Goal-mu itu goal metode gelombang pertama atau ketiga? Maunya kan tercapai dengan gelombang pertama to? Negara makmur, presiden tepat, DPR berlaku rasional. Tapi siapa yang bilang bahwa dunia seperti itu? Kapan pernah seperti itu? Orang Indonesia berada pada posisi serba tidak ikhlas, tidak lega, tidak terima. Dan itu merupakan produk dari tidak pernahnya terpenuhi hak-hak rakyat oleh yang berkewajiban, yaitu pemerintah yang kita bayar. Dan di situlah kita hidup. Inilah puasa.

“Saya ini juga nggak karuan. Mau tanding kesengsaraan sama saya?
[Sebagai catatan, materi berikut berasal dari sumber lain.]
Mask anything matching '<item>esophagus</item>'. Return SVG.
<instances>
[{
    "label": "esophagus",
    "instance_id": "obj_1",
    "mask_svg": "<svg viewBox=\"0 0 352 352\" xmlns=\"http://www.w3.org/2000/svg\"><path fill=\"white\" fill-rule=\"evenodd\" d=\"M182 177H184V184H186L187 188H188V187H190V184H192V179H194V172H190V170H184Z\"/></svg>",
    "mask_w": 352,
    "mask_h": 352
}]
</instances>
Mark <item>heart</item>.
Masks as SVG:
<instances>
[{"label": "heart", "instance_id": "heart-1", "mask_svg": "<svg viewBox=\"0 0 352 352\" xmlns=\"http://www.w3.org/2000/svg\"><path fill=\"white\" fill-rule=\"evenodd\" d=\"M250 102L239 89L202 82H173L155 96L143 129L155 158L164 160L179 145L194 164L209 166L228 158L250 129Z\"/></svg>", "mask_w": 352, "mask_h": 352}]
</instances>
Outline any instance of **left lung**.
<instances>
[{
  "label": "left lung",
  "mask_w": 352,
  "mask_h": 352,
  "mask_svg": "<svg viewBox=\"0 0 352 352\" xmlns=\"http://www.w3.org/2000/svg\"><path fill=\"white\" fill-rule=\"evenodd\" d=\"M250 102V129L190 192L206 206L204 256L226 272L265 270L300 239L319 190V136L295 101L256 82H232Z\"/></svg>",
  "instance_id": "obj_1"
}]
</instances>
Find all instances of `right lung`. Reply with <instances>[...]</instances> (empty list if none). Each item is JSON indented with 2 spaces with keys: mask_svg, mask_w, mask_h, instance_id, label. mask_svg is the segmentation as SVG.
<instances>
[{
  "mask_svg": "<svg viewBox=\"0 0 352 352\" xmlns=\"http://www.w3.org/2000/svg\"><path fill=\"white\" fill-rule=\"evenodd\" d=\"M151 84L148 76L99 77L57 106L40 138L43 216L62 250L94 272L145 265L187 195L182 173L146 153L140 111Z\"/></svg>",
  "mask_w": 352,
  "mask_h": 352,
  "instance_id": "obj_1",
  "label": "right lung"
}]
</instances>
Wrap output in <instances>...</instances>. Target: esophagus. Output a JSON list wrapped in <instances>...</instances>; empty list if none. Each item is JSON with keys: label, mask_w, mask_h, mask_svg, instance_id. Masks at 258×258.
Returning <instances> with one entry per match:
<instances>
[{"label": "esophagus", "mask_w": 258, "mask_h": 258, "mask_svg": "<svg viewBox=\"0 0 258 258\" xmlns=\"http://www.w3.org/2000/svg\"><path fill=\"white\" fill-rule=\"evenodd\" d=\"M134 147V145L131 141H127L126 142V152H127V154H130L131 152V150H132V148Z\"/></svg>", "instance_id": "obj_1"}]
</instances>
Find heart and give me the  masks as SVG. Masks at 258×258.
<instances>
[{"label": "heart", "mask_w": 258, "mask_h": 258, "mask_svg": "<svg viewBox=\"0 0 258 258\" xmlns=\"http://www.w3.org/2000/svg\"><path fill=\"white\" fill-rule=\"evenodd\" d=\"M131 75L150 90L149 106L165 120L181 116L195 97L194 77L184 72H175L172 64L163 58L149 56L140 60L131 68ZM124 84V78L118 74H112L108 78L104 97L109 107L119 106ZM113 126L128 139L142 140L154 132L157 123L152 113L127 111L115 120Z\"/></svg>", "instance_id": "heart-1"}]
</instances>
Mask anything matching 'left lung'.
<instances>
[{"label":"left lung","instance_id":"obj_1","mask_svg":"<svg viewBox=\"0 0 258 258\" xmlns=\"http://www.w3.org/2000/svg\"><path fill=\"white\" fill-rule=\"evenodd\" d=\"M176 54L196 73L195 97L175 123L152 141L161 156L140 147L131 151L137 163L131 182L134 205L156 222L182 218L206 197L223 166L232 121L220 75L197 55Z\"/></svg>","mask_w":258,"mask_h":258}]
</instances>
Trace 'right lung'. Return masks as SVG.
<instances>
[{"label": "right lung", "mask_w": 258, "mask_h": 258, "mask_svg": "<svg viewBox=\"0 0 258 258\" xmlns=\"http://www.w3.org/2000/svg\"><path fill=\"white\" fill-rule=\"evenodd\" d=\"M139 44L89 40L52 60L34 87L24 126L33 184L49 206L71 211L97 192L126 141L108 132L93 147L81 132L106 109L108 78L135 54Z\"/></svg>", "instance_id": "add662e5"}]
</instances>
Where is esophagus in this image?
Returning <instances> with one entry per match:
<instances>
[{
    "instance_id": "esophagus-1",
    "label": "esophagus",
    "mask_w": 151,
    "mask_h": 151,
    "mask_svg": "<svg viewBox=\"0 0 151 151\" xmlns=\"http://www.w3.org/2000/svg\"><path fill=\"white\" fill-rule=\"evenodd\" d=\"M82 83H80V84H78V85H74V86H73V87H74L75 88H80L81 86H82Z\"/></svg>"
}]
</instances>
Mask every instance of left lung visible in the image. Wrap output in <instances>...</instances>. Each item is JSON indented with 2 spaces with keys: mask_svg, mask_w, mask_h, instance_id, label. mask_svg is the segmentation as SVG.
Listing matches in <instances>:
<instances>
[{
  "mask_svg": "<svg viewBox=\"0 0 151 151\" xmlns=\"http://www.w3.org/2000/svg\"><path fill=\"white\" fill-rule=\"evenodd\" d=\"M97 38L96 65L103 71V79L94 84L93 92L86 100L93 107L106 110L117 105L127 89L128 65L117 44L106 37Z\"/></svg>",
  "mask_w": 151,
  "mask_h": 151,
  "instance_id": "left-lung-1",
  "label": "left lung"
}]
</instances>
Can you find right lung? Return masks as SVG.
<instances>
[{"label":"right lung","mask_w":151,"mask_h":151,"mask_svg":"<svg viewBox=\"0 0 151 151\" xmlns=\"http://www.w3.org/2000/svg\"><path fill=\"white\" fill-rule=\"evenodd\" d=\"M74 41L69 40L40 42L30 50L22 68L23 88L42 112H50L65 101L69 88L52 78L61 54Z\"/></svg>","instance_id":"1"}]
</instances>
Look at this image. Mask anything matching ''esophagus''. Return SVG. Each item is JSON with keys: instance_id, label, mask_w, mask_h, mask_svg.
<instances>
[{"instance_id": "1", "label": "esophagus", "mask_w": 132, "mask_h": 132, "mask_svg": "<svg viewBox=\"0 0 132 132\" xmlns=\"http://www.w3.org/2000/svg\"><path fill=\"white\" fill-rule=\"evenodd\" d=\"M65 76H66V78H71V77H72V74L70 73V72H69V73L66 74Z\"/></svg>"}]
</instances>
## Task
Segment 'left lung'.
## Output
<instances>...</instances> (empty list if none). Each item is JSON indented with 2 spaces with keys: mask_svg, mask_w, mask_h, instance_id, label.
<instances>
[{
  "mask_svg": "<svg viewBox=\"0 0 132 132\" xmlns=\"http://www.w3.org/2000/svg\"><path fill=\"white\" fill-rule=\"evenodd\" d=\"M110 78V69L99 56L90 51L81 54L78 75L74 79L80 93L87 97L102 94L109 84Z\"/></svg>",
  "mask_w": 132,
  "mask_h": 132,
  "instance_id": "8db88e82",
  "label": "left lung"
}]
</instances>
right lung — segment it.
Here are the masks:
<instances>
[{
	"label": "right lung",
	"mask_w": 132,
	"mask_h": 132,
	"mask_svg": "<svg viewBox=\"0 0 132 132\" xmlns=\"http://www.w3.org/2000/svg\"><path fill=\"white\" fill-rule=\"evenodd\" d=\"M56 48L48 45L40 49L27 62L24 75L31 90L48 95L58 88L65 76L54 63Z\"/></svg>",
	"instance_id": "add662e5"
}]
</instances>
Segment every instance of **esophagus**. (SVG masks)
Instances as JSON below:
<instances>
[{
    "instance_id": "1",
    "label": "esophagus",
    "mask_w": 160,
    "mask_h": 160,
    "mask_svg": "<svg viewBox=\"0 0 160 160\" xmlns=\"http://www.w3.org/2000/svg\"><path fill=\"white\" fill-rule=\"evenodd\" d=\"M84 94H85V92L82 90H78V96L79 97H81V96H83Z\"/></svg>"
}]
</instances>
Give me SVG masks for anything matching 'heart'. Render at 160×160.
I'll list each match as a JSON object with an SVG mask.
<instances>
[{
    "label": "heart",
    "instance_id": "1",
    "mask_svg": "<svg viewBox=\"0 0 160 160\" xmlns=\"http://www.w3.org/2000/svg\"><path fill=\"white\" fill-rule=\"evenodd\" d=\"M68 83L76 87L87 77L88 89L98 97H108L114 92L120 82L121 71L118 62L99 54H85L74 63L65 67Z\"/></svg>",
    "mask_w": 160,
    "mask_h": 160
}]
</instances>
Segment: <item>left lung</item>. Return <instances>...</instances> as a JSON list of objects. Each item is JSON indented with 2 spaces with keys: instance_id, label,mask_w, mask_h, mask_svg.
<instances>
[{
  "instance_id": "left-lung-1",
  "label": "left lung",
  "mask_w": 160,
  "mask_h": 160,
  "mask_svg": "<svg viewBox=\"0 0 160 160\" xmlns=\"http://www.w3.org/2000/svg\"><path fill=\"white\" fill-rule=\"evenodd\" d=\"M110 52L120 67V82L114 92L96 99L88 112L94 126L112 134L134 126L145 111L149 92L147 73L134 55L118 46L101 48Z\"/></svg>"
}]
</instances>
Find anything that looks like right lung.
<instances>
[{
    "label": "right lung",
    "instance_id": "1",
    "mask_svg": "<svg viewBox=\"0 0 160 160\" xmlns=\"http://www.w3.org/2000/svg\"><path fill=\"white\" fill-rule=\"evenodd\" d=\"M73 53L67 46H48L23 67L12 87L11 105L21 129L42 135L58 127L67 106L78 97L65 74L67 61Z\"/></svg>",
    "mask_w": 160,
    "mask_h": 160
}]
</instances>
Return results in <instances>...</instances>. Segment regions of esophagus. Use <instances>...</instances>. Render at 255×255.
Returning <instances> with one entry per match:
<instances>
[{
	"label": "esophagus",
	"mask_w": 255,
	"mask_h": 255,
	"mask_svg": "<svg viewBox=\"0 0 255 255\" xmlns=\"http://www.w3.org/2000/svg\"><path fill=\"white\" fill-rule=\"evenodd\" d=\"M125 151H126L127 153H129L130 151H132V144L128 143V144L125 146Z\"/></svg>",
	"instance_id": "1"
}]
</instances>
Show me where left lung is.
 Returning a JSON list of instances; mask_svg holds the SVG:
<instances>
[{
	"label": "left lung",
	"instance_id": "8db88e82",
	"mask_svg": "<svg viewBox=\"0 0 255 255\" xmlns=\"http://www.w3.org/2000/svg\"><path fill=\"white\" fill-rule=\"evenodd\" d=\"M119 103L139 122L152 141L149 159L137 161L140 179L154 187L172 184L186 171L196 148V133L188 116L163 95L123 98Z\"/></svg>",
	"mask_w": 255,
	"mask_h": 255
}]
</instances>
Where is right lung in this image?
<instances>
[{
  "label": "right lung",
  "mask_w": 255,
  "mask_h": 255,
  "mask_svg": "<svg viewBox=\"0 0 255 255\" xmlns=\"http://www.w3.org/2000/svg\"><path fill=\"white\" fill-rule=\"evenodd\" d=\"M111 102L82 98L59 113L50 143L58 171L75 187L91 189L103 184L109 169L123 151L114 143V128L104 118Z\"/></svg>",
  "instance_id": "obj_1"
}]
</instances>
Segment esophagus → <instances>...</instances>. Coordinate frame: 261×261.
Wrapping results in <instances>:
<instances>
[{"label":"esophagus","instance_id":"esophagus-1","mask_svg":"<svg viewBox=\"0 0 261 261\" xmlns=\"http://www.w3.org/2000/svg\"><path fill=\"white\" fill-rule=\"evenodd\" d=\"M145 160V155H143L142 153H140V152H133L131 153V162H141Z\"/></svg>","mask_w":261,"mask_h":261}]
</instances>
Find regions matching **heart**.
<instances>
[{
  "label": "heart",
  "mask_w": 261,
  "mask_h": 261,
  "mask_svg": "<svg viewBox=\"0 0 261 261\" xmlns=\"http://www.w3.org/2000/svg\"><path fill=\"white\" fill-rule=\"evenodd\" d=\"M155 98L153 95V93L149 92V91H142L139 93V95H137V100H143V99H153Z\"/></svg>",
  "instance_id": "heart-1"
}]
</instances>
Kalau dilihat dari cara berpikir gelombang pertama, yang saya lakukan selama ini berat, sengsara, dan tidak produktif. Tapi saya melihatnya dari cara berpikir gelombang ketiga. Saya tidak punya kepentingan lain kecuali menikmati gelombang ketiga.”

Cak Nun menceritakan pengalamannya ketika diundang untuk menjadi pembicara di Masjid Agung Batu, Malang. Dari Jogja Cak Nun naik bus, numpang mandi di terminal, lalu menjelang acara ngopi-ngopi di warung sambil melihat dari jauh apakah panitia sudah datang. Sampai satu jam kemudian, tak ada tanda-tanda acara.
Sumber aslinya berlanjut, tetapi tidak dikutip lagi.